Butterflies in the stomach? Researchers map where love types can be felt

Ever wondered whether you can feel love physically as well as emotionally? From butterflies in the stomach to a rush of blood to the head, it’s certainly possible.

Now, researchers at Aalto University in Finland have mapped where in the body different types of love are felt and ranked how strongly they can be experienced.

Funded by the Kone Foundation, the Academy of Finland and the Emil Aaltonen Foundation, the study didn’t just analyse romantic love: it explored 27 different types, including sexual love, platonic love and parental love, as well as self-love or love for nature or God.

As part of the survey, participants – mostly comprised of young women in higher education – were asked where in their bodies they felt these different types of love and how intensely.

They then mapped their feelings by colouring in a body silhouette, and were quizzed on how they felt the different types of love both physically and mentally, how pleasant a feeling it was and how it related to touch.

The result? The final map suggests that romantic love is felt in the head, heart and stomach, whilst sexual love is typically focused on – you guessed it – the groin area.

Elsewhere, maternal love is felt strongly in the heart and a love of nature is experienced in the head, with the overall findings suggesting that the different forms of love form a spectrum from weaker to stronger.

Though all forms were felt strongly in the head, some only spread to the chest, whilst others were felt universally in the body.

‘Love between persons is divided into sexual and non-sexual. The types of love that are particularly close to each other are those that have a sexual or romantic dimension’, researcher Pärttyli Rinne explained.

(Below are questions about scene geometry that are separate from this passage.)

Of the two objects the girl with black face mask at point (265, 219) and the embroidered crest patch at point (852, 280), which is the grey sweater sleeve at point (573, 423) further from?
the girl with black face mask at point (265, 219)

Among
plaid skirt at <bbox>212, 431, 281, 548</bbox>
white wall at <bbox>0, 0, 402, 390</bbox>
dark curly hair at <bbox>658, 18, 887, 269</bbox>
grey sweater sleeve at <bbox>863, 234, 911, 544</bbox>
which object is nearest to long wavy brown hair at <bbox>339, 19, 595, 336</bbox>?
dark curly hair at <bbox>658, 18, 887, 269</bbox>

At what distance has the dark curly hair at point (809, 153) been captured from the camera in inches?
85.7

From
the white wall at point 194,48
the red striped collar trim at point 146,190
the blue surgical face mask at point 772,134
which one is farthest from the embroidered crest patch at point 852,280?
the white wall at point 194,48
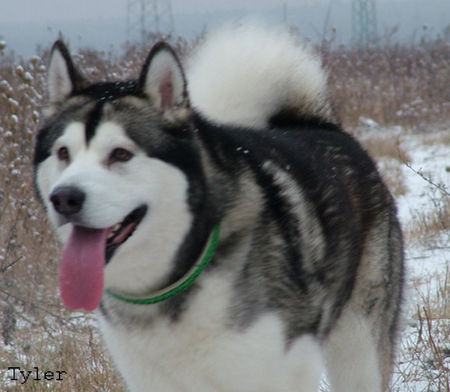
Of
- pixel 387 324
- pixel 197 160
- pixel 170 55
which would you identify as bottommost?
pixel 387 324

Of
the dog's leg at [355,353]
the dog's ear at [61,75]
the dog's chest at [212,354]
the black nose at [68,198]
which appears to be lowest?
the dog's leg at [355,353]

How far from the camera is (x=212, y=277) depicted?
1795 mm

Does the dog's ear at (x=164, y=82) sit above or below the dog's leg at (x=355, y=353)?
above

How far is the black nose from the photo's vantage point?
61.9 inches

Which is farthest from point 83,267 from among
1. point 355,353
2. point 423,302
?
point 423,302

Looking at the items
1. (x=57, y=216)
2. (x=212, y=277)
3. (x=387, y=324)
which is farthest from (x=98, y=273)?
(x=387, y=324)

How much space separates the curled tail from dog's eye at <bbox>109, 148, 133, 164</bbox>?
29.9 inches

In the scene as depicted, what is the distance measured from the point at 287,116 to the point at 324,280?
0.90 metres

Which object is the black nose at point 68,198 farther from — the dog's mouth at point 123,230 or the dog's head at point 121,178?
the dog's mouth at point 123,230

‘It was also interesting to find a strong correlation between the physical and mental intensity of the emotion and its pleasantness. The more strongly a type of love is felt in the body, the more strongly it’s felt in the mind and the more pleasant it is.

‘When we move from more strongly experienced types of love to less strongly experienced types, the sensations in the chest area become weaker.’

The study also identified cultural differences in the way humans experience love, with Rinne adding that if the same study was repeated amongst a highly religious community, love for God ‘might be the most strongly experienced love of all.’